I am able to replicate these timings on 3090, 4090 and A100, so it seems like trying to make the tensors contiguous in eager mode is significantly slower. I did test with compiling the dtype + contiguous, which is definitely faster, but we don't add any in-built optimizations or clever tricks (like leveraging existing fused kernel implementations like torch.addcmul) to the library because they don't port to all devices. Maybe something to consider in the future :)

Jul 23 '25 15:07 a-r-r-o-w

Lurker question here for @a-r-r-o-w : in your benchmark, why are mae and absmax not zero ? How come the different implems do incur very small numerical errors ?

(super interesting discussion btw)

Jul 25 '25 14:07 SimonCoste

I don't know if this is exactly right, but my best guess is this is just bf16 shenanigans. If you test with float32, the difference would be 0. Changing memory layout means that the underlying multiplies and adds happen in a different order, which is known to result in different values for bf16 due to its smaller precision of just 7 bits (and because floating point operations are not associative). The same happens when using tf32/fp16 format as well

(nightly-venv) aryan@audace:~/work/diffusers$ python3
Python 3.10.16 (main, Feb  8 2025, 10:07:26) [GCC 13.3.0] on linux
Type "help", "copyright", "credits" or "license" for more information.
>>> import torch
>>> x = torch.randn(1024, dtype=torch.bfloat16)
>>> out1 = x + 0.3 - 0.2
>>> out2 = x - 0.2 + 0.3
>>> (out1 - out2).abs().max()
tensor(0.0078, dtype=torch.bfloat16)

Jul 25 '25 15:07 a-r-r-o-w

(Thx - actually this also happens with float32, but this is getting off-topic)

So the general conclusion of the discussion seems to be that calling contiguous() before any operation would theoretically be faster, but to get the speedup in practice we would need extra stuff (like compilation) you don't want use in the diffusers lib ?

Jul 25 '25 21:07 SimonCoste

Calling contiguous may or may not be faster even with compilation. It really depends on the surrounding context of what's it being used for. In this case, it's slightly faster.

but to get the speedup in practice we would need extra stuff (like compilation) you don't want use in the diffusers lib ?
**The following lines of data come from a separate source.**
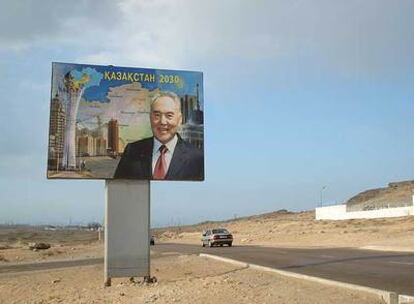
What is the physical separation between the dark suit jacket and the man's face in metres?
0.31

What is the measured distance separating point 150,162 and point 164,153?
53 centimetres

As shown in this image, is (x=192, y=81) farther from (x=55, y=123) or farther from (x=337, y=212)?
(x=337, y=212)

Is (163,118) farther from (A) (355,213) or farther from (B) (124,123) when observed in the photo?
(A) (355,213)

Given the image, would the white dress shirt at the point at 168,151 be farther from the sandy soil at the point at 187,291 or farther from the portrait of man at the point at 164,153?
the sandy soil at the point at 187,291

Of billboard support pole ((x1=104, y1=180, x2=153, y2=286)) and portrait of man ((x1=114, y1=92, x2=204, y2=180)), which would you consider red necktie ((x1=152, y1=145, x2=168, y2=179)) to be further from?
billboard support pole ((x1=104, y1=180, x2=153, y2=286))

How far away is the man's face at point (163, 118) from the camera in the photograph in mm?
18875

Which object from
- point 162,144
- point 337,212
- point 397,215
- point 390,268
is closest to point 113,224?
point 162,144

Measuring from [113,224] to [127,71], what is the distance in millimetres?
4580

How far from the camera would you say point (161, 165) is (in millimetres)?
19000

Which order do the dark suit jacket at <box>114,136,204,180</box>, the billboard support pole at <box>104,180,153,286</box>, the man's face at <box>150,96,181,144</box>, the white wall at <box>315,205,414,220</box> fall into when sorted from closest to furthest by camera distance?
the billboard support pole at <box>104,180,153,286</box> < the dark suit jacket at <box>114,136,204,180</box> < the man's face at <box>150,96,181,144</box> < the white wall at <box>315,205,414,220</box>

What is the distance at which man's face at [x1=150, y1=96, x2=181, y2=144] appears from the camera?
61.9 ft

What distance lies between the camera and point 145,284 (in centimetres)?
1772

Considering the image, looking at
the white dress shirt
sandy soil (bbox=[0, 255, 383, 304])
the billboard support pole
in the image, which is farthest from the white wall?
the billboard support pole

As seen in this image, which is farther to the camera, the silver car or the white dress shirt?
the silver car
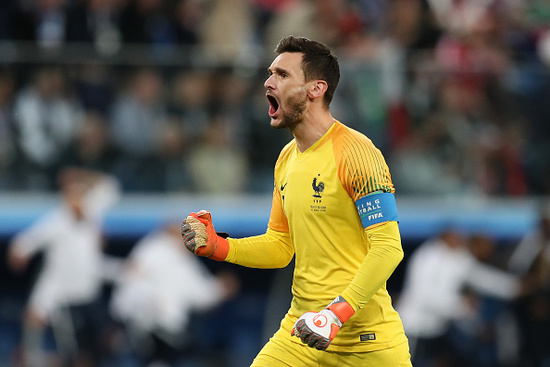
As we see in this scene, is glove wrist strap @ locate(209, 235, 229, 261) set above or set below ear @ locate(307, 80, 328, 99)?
below

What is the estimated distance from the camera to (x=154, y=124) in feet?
36.8

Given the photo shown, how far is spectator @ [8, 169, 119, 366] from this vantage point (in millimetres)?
11586

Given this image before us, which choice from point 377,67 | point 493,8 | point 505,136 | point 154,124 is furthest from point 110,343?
point 493,8

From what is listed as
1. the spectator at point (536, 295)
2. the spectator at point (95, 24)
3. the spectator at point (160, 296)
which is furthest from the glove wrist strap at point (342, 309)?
the spectator at point (536, 295)

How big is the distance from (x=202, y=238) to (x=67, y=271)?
645 centimetres

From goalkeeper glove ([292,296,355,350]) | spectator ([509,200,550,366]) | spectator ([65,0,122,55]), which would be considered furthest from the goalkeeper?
spectator ([509,200,550,366])

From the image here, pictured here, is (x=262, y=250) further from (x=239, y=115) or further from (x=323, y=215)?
(x=239, y=115)

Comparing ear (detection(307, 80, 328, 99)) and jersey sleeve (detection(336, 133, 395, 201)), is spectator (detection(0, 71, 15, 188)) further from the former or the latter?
jersey sleeve (detection(336, 133, 395, 201))

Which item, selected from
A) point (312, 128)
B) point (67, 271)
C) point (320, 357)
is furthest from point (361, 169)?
point (67, 271)

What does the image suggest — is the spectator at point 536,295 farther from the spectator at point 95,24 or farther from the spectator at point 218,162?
the spectator at point 95,24

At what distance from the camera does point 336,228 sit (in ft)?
18.0

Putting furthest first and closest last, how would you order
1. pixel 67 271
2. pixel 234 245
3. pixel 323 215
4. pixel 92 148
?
1. pixel 67 271
2. pixel 92 148
3. pixel 234 245
4. pixel 323 215

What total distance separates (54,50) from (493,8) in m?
6.45

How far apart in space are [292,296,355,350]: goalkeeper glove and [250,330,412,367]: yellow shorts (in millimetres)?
565
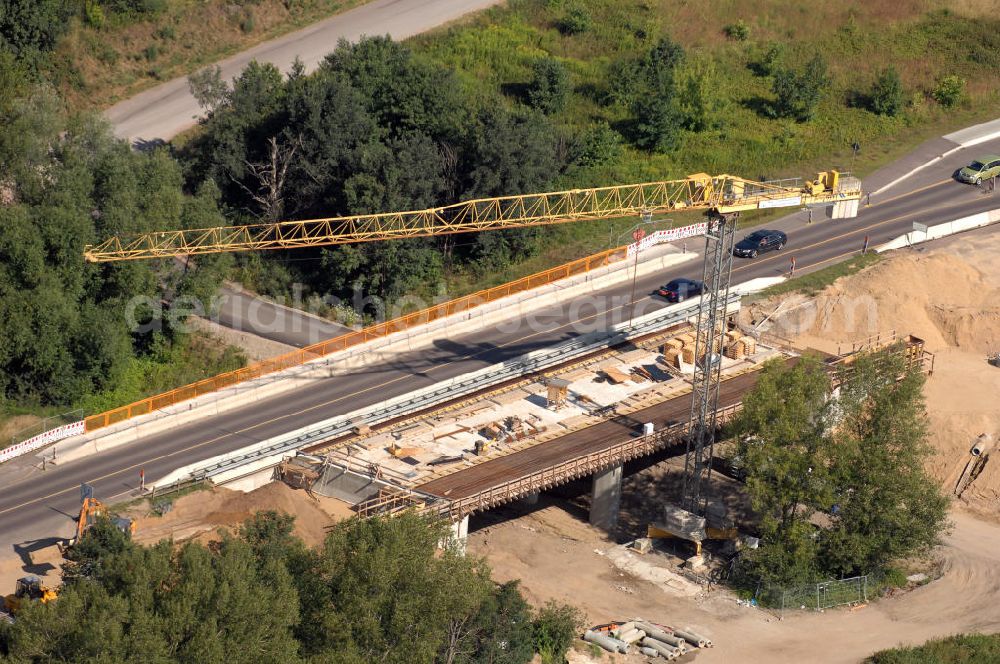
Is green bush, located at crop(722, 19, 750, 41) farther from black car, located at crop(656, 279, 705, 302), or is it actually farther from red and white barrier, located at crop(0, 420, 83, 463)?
red and white barrier, located at crop(0, 420, 83, 463)

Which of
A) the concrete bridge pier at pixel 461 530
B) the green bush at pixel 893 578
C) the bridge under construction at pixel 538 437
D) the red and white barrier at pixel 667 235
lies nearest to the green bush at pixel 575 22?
the red and white barrier at pixel 667 235

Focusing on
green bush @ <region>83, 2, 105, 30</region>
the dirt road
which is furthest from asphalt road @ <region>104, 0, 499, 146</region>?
the dirt road

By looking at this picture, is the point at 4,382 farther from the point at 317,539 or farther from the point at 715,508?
the point at 715,508

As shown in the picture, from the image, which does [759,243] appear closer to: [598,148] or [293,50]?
[598,148]

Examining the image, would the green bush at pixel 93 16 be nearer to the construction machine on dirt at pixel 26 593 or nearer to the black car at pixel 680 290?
the black car at pixel 680 290

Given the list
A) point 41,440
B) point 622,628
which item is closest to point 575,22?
point 41,440

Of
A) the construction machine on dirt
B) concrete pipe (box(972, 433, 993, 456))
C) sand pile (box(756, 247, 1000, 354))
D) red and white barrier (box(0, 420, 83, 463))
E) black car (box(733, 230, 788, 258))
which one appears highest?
black car (box(733, 230, 788, 258))

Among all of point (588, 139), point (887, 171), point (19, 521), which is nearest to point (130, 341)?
point (19, 521)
Yes true. We generally don't want any compiled functions or other optimizations to exist within the library itself (unless it's a widely followed practice). Any "clever" optimization is intended to be done by the interested user

So the general conclusion of the discussion seems to be that calling contiguous() before any operation would theoretically be faster

Not necessarily, but in many common cases where people force contiguous-ness, yes (if compiling). Sometimes, the contiguous calls can simply be ignored by the torch compiler if it deems that it will be slower (based on whatever heuristics are built into it). I don't have a minimal example on hand, but I've definitely observed this in the past.

Other times, calling contiguous can be a big footgun. In one case, I had a simple triton quantized matmul kernel which assumed A in row-major and B in column-major memory ordering. This kernel was called after another set of operations that already resulted in B being column-major. Not knowing better, I put a contiguous call on B, which forced it to be row-major. However, the kernel launcher performed B.t().contiguous().t() to ensure column-majorness of B. This resulted in 2 extra unnecessary contiguous calls per layer (a total of 4 per layer in my case because of two instances of such operation). The performance impact was ~8% per training step IIRC in eager mode. With torch compile however, it simply removed the contiguous calls :)

Jul 25 '25 21:07 a-r-r-o-w

I believe this can be marked as resolved :)

Aug 08 '25 23:08 a-r-r-o-w